No. 10 · Technical

The AI Factory: Measuring Project Delivery (The Velocity Game Engine)

A game-based way to run and measure delivery when an AI agent is a full member of the team, and traditional estimation no longer works.

Abstract. Velocity is the third stage of Alberta's AI factory, after Pronghorn and Nexus. It is an open-source project tool, built as a game, that makes an AI agent a full member of the team and measures real delivery now that estimation no longer works. Work climbs eight stages, earning points moving forward and losing them when it slides back.

Velocity is the third part of our AI factory series, after Pronghorn and Nexus, and it tackles a problem that emerged in the AI coding era: how do you track time, effort, and cost on an AI-delivered project, and how do you measure progress forward when our previous conception of delivery speed and estimation has completely gone out the window, and an AI can do in minutes what used to take a person days? The purpose of Velocity is to invent a new way of doing project management and observability as an AI works alongside one person as the primary developer, and alongside architects, cybersecurity agents, the engagement team, and a highly opinionated customer. AI needs to play and work with people in a collaborative space, its work shown centrally rather than in an isolated environment, so we built a first-class project management tool that lets AI be a full participant. We also need to know, over time, whether we are being effective, because our objective is to increase delivery speed by twenty times.

## §01 The estimation problem in the AI era

For decades, agile teams used planning poker to estimate effort. Everyone gives their estimate at the same time, and the team discusses the discrepancies to surface the hidden complexity a single person would miss. This breaks down completely when AI enters the picture. An AI can complete work in ten minutes that a human estimated would take three days. The deeper issue is that an AI has no ability to estimate human timescales. It is trained on developer comments and historical data that assume human work patterns, so when you ask it to estimate, it is guessing on a human metric that is misaligned with how fast it actually works. It is just predicting based on what it has seen before.

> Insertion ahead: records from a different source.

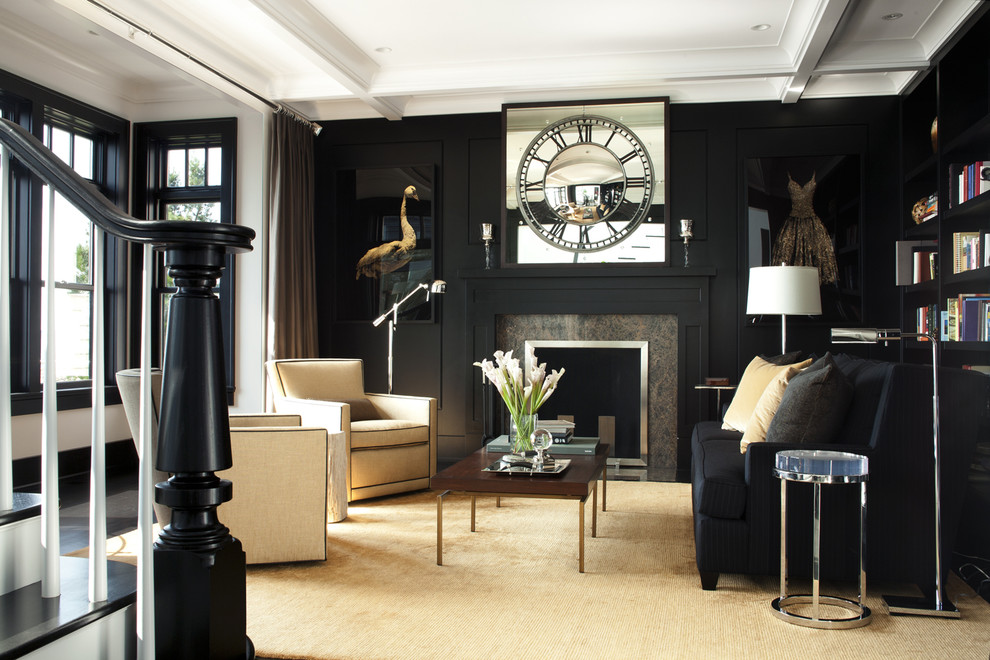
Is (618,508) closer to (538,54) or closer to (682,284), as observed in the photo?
(682,284)

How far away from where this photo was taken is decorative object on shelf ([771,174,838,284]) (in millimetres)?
5473

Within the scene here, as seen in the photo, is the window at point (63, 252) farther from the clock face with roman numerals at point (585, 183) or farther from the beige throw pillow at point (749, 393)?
the beige throw pillow at point (749, 393)

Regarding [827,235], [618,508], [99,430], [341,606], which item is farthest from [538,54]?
[99,430]

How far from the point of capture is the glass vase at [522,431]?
3762mm

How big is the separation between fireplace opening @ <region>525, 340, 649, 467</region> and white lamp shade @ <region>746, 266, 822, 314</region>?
1142mm

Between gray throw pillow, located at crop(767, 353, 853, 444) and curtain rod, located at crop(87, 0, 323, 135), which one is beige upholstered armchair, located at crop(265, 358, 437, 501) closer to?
curtain rod, located at crop(87, 0, 323, 135)

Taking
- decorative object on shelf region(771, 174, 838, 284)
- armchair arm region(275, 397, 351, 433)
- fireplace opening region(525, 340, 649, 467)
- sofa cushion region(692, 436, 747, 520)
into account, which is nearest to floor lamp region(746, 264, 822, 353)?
decorative object on shelf region(771, 174, 838, 284)

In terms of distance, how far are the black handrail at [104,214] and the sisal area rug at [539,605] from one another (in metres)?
1.45

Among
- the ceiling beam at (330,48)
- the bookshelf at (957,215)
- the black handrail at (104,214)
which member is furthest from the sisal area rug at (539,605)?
the ceiling beam at (330,48)

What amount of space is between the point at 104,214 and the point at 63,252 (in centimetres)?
435

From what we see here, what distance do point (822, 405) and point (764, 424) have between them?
0.39m

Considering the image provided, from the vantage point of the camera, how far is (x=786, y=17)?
4586 millimetres

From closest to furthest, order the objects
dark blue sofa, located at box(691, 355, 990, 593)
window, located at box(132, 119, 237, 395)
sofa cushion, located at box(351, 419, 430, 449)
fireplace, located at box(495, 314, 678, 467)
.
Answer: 1. dark blue sofa, located at box(691, 355, 990, 593)
2. sofa cushion, located at box(351, 419, 430, 449)
3. fireplace, located at box(495, 314, 678, 467)
4. window, located at box(132, 119, 237, 395)

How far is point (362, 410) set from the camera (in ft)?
16.4
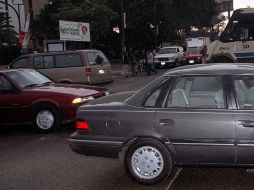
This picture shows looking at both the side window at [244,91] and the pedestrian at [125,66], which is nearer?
the side window at [244,91]

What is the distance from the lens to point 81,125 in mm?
6723

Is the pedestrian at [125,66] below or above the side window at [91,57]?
below

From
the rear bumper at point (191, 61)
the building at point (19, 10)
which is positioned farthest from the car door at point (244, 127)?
the building at point (19, 10)

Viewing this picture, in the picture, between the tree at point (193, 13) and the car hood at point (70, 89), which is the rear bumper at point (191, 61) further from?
the car hood at point (70, 89)

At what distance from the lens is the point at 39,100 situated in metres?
10.8

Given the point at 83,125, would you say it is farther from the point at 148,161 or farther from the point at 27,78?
the point at 27,78

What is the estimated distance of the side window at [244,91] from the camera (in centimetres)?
600

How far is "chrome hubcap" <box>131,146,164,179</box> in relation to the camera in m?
6.22

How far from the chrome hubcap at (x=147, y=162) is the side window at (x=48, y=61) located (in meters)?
11.6

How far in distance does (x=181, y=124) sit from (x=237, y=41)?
468 inches

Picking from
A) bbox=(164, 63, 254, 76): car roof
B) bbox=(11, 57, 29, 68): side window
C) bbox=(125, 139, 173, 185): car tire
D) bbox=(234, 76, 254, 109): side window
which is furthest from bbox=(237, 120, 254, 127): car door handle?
bbox=(11, 57, 29, 68): side window

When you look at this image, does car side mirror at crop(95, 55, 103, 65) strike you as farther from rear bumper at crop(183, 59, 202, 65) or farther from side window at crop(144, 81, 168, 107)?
rear bumper at crop(183, 59, 202, 65)

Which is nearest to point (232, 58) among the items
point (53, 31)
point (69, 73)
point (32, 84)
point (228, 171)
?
point (69, 73)

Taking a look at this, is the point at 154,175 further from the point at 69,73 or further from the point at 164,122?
the point at 69,73
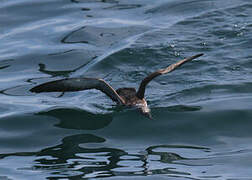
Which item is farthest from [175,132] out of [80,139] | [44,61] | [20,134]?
[44,61]

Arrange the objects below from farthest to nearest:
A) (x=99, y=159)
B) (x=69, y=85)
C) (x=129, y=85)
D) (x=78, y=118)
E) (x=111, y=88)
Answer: (x=129, y=85)
(x=78, y=118)
(x=111, y=88)
(x=69, y=85)
(x=99, y=159)

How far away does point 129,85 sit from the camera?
11320mm

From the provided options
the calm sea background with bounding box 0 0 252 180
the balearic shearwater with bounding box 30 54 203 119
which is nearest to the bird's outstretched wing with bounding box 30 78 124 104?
the balearic shearwater with bounding box 30 54 203 119

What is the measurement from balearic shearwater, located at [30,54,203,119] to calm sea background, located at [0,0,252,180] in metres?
0.17

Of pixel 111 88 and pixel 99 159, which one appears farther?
pixel 111 88

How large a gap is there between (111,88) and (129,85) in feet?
6.11

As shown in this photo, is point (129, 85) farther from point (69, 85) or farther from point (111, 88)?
point (69, 85)

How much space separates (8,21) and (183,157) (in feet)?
27.8

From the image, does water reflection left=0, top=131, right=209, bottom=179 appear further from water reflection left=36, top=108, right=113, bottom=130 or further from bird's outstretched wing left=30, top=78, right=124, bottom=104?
bird's outstretched wing left=30, top=78, right=124, bottom=104

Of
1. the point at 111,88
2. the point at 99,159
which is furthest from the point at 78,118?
the point at 99,159

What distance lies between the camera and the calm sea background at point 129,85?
844 centimetres

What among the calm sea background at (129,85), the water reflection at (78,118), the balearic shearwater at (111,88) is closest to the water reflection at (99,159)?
the calm sea background at (129,85)

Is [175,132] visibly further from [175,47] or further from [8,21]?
[8,21]

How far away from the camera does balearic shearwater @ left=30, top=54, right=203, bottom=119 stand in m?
9.20
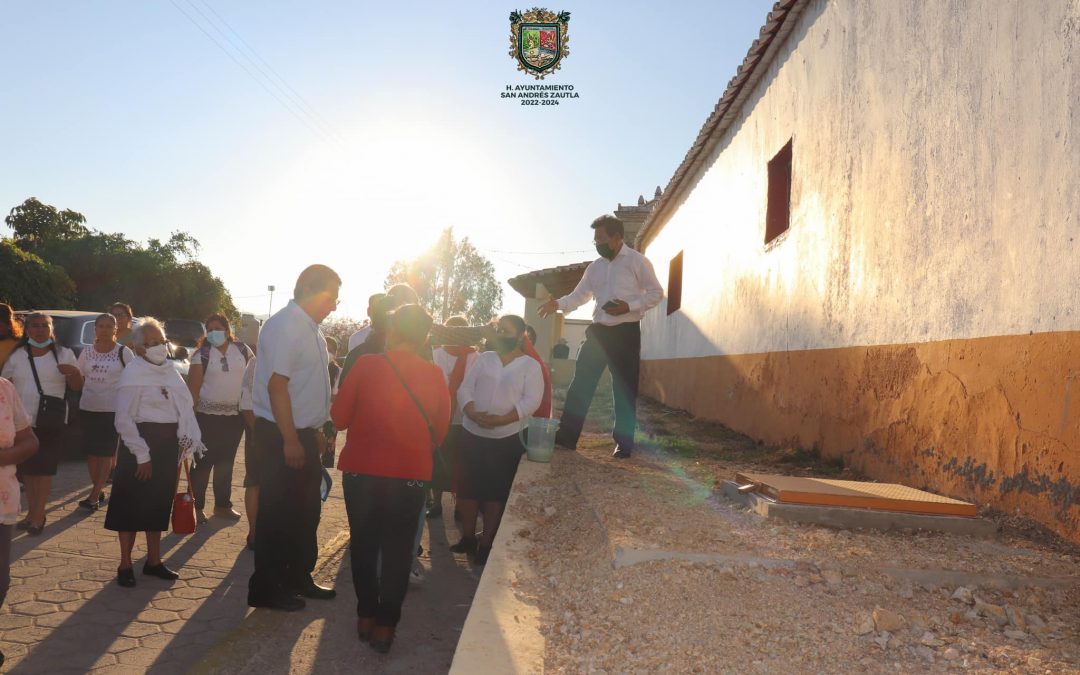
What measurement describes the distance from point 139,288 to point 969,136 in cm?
3991

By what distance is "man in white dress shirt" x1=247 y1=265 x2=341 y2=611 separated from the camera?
411 cm

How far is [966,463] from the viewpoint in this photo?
414cm

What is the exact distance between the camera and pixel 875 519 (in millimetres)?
3662

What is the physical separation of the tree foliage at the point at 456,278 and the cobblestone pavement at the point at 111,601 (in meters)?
50.4

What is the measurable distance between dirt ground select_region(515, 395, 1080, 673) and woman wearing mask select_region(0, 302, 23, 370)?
4.22 m

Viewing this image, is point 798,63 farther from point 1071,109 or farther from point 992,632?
point 992,632

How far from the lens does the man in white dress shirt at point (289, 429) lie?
4.11m

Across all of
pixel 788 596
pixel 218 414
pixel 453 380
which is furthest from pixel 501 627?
pixel 218 414

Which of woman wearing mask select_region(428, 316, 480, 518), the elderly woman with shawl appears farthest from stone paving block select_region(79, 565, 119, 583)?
woman wearing mask select_region(428, 316, 480, 518)

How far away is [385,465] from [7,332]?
3619 mm

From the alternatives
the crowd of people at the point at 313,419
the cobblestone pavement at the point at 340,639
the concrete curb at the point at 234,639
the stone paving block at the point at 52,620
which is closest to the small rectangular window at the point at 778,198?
the crowd of people at the point at 313,419

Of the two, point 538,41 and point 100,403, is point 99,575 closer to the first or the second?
point 100,403

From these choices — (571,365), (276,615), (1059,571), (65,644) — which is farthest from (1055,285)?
(571,365)

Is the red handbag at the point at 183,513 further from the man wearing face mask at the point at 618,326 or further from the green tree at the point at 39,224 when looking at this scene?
the green tree at the point at 39,224
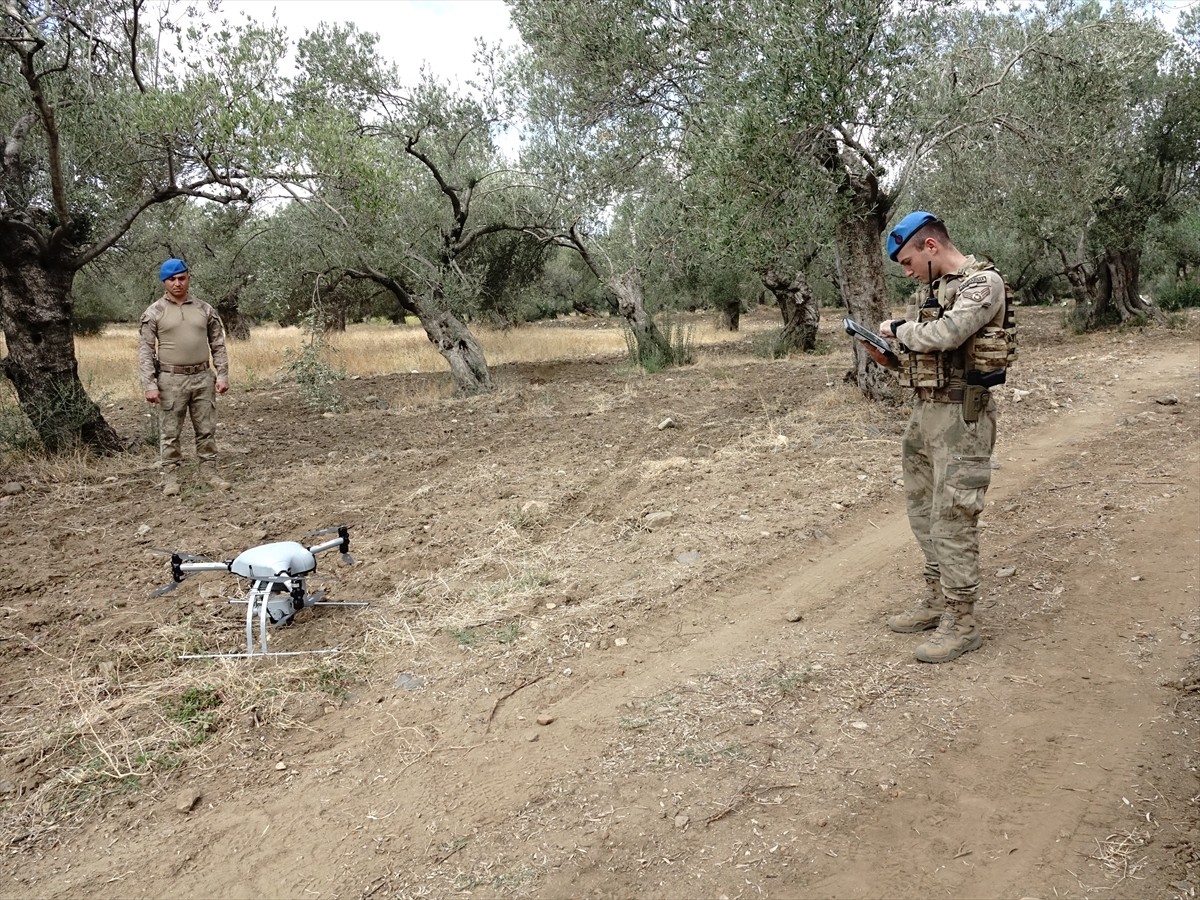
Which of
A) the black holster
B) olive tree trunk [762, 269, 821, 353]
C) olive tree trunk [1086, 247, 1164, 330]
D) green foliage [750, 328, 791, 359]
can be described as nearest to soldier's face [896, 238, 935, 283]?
the black holster

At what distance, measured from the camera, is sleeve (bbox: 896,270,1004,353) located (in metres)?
3.30

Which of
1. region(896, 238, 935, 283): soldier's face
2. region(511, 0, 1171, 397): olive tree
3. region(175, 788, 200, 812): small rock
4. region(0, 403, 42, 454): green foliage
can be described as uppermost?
region(511, 0, 1171, 397): olive tree

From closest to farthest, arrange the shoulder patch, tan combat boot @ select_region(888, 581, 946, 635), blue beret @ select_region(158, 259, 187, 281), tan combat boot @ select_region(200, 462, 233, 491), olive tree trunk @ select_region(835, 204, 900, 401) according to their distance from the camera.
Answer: the shoulder patch < tan combat boot @ select_region(888, 581, 946, 635) < blue beret @ select_region(158, 259, 187, 281) < tan combat boot @ select_region(200, 462, 233, 491) < olive tree trunk @ select_region(835, 204, 900, 401)

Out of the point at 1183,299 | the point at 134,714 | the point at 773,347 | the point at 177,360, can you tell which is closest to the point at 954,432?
the point at 134,714

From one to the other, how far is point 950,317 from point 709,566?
213 centimetres

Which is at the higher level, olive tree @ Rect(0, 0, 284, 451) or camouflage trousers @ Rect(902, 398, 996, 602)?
olive tree @ Rect(0, 0, 284, 451)

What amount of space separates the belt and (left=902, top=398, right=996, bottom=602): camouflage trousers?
0.07 ft

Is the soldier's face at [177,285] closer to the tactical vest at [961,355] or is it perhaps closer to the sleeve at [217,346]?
the sleeve at [217,346]

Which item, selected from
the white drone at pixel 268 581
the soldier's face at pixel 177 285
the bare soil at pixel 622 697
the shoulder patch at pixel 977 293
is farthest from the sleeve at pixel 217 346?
the shoulder patch at pixel 977 293

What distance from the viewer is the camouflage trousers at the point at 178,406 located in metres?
7.12

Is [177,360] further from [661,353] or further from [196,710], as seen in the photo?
[661,353]

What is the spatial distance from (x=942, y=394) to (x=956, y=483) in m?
0.41

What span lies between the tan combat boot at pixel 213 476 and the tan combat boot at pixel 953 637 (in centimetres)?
629

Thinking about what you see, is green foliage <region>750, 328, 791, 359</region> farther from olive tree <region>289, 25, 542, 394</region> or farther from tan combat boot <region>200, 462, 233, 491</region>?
tan combat boot <region>200, 462, 233, 491</region>
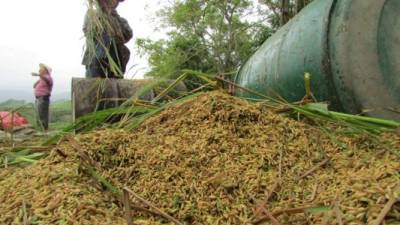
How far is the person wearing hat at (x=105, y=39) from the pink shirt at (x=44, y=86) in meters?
4.99

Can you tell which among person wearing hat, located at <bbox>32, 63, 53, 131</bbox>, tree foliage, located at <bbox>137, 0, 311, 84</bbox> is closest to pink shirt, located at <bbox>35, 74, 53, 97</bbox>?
person wearing hat, located at <bbox>32, 63, 53, 131</bbox>

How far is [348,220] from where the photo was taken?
3.83ft

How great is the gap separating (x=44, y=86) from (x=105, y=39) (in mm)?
6405

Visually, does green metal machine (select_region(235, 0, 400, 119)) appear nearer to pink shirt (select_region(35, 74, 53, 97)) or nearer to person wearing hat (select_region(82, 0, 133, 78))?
person wearing hat (select_region(82, 0, 133, 78))

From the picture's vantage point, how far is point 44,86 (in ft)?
32.6

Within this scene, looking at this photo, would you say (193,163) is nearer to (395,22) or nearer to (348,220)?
(348,220)

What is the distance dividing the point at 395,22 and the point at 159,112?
155 centimetres

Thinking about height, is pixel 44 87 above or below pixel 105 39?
below

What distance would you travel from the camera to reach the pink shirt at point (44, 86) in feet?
32.0

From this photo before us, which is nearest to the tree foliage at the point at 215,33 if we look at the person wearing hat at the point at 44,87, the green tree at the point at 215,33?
the green tree at the point at 215,33

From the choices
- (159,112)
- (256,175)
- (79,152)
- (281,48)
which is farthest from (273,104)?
(281,48)

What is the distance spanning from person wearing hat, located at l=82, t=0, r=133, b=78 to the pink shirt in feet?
16.4

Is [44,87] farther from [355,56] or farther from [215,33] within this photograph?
[215,33]

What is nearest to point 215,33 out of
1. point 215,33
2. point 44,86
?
point 215,33
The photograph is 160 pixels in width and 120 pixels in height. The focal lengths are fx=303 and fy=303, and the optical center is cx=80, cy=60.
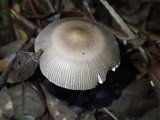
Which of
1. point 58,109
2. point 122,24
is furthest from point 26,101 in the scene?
point 122,24

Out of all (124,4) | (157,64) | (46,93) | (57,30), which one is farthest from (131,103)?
(124,4)

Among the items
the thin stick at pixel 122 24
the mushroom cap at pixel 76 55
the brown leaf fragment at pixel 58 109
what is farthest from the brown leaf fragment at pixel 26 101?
the thin stick at pixel 122 24

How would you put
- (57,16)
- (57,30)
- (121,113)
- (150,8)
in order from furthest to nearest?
(150,8)
(57,16)
(121,113)
(57,30)

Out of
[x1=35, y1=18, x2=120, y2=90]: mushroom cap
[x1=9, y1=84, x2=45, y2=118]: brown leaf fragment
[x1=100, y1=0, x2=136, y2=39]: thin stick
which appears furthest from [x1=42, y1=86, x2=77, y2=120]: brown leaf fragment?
[x1=100, y1=0, x2=136, y2=39]: thin stick

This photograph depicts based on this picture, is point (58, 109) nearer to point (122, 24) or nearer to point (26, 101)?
point (26, 101)

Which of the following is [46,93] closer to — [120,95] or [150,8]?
[120,95]

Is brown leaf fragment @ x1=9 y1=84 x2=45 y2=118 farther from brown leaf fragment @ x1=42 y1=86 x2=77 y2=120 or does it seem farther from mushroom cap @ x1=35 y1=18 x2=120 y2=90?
mushroom cap @ x1=35 y1=18 x2=120 y2=90
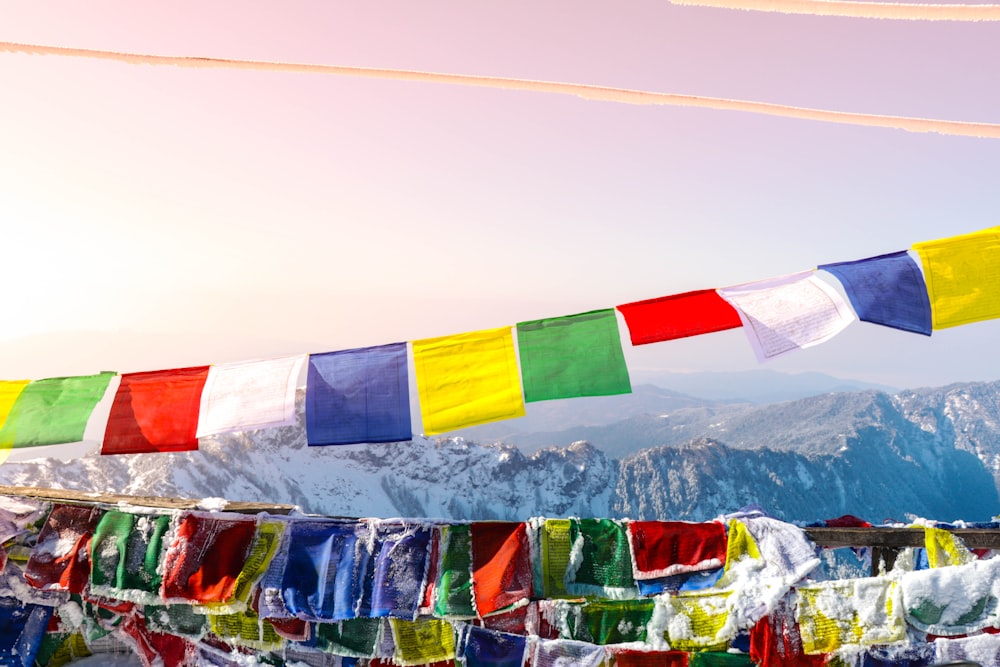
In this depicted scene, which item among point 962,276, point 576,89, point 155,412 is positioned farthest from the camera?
Result: point 155,412

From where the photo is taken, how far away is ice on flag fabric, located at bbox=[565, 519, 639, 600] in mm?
4574

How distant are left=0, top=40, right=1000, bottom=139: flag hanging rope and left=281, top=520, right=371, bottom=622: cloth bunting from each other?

On the coding task alone, all things being equal, an AI is well over a hundred times faster than a human developer. You almost need a simple heuristic of your own, something like ten minutes a module, or ten minutes per thousand lines of code, with discounts for testing and bug fixing. The point is that the entire estimation framework collapses. You can no longer plan a project timeline, because the variable you are trying to predict, how long an AI will take, is unknowable using traditional methods.

Pure coding speed 100×+. On the coding task alone, AI is well over a hundred times faster than a human developer. The project-level target across all the work, including the human handoffs, is a twentyfold acceleration.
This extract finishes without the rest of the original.